Outward Bound UAE trialled a corporate course for Ethos Consultancy, with eight team members venturing into the Hajar foothills with the goal of learning how to work better together and improve internal communication. Commenting on the experience, Jad Rammal, director of measurement solutions at Ethos Consultancy, says: “Outward Bound gave us the opportunity to know each other better. Now we’re more than just colleagues, we’re friends
“Working as a team has become a more tangible concept to us because of our experience. We have learned how to work together as part of a high-performing machine.”
The adult perspective is echoed by the next generation of business leaders. Al Nahda’s Ayham Mohamad Alnaser says: “I now know that when I don’t feel like studying I need to apply what I learned on the course, which taught me to work hard and never give up.”
For more information about Outward Bound UAE, visit outwardbound.ae
The Duke of Edinburgh Award
The award was launched in 1956 by The UK’s Prince Philip, to equip young people for life and work outside of the classroom by gaining experience and developing skills across four key areas.
Why should I do it: As well as developing invaluable skills, taking part in unique experiences and expanding your horizons, the award is highly respected by universities and employers around the world.
Can you take part if you don’t live in the UK: Outside of the UK, the award falls under the remit of The Duke of Edinburgh’s International Award Foundation and attracts more than one million participants annually from across the globe, representing more than 140 countries. In 2016, almost 6,000 participants entered the award programme in the UAE, Europe, Mediterranean and Arab States.
Who is eligible to participate: The award is available to all 14- to 24-year-olds.
What does it involve: There are three levels: bronze, silver and gold. Depending on age and experience, participants can start at the bronze level or go directly to silver or gold.
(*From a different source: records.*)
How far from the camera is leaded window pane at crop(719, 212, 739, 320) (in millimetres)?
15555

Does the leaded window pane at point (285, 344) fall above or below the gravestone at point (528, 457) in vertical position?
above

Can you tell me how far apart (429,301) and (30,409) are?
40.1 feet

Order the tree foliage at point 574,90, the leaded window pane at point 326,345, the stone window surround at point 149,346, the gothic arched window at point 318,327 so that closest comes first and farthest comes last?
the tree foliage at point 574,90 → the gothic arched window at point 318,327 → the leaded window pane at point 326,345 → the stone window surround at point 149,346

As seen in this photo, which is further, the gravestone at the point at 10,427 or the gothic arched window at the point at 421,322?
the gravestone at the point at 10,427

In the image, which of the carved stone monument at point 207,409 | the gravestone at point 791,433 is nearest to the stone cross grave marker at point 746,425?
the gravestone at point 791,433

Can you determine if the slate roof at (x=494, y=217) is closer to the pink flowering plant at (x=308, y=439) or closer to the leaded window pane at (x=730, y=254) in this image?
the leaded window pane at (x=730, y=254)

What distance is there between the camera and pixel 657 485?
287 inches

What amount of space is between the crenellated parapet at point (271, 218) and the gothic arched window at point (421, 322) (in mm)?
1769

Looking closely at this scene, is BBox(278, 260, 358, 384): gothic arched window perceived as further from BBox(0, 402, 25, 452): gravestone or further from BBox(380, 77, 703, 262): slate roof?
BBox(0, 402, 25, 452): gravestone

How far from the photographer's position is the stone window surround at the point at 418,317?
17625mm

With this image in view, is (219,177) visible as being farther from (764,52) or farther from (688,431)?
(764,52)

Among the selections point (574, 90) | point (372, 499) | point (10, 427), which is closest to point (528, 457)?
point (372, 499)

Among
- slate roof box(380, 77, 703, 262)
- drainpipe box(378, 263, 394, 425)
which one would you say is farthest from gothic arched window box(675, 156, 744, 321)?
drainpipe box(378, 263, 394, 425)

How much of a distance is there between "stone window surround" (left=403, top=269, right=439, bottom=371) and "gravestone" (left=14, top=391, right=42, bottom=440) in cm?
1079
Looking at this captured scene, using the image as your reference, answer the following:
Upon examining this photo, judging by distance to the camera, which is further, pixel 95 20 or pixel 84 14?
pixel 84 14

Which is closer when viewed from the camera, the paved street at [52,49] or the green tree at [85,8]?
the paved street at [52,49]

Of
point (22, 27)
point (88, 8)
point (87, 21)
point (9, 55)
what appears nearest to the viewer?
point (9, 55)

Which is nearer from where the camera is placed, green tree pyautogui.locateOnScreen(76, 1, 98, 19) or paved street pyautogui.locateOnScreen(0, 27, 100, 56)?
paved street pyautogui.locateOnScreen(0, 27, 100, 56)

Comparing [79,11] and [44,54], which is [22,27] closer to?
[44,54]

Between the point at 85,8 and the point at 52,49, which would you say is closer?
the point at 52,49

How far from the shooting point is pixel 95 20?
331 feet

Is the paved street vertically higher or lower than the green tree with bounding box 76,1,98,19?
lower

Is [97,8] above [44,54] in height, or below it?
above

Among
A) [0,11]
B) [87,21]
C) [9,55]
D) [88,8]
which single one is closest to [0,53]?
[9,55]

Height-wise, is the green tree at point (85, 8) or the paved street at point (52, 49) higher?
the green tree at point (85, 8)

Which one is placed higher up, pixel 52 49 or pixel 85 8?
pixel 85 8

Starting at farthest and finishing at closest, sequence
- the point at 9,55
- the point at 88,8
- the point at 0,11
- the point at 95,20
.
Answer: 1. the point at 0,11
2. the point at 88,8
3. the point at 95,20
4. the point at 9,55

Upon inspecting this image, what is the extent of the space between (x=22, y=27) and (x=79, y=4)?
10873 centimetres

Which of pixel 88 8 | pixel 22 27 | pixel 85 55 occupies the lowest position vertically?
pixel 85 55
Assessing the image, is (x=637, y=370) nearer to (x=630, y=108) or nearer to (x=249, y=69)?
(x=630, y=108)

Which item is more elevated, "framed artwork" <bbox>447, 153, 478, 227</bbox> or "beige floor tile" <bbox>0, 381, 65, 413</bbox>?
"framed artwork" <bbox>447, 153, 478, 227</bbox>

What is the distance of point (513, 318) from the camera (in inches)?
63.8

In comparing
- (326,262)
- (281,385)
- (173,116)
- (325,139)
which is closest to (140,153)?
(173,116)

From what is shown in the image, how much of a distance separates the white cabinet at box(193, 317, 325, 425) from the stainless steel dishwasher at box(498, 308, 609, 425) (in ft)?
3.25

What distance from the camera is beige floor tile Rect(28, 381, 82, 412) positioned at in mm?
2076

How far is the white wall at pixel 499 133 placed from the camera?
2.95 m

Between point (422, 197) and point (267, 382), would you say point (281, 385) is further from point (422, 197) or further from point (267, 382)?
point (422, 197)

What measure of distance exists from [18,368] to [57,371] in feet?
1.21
How does it work: To register as a participant, you need to find the nearest operator (intaward.org). In the UAE there are 51 participating educational institutions with varying registration fees. Once registered, participants work with a designated award leader to plan and record their individual activities programme.
What activities does the award include: Each individual has to undertake voluntary work, a physical/sport activity, skills discipline (such as creative and performance arts, science and technology or life skills), go on an adventure/expedition, and, for the gold award, take part in a residential project.
How long does it take to complete: From six to 18 months minimum, depending on chosen level and number of hours commitment per week.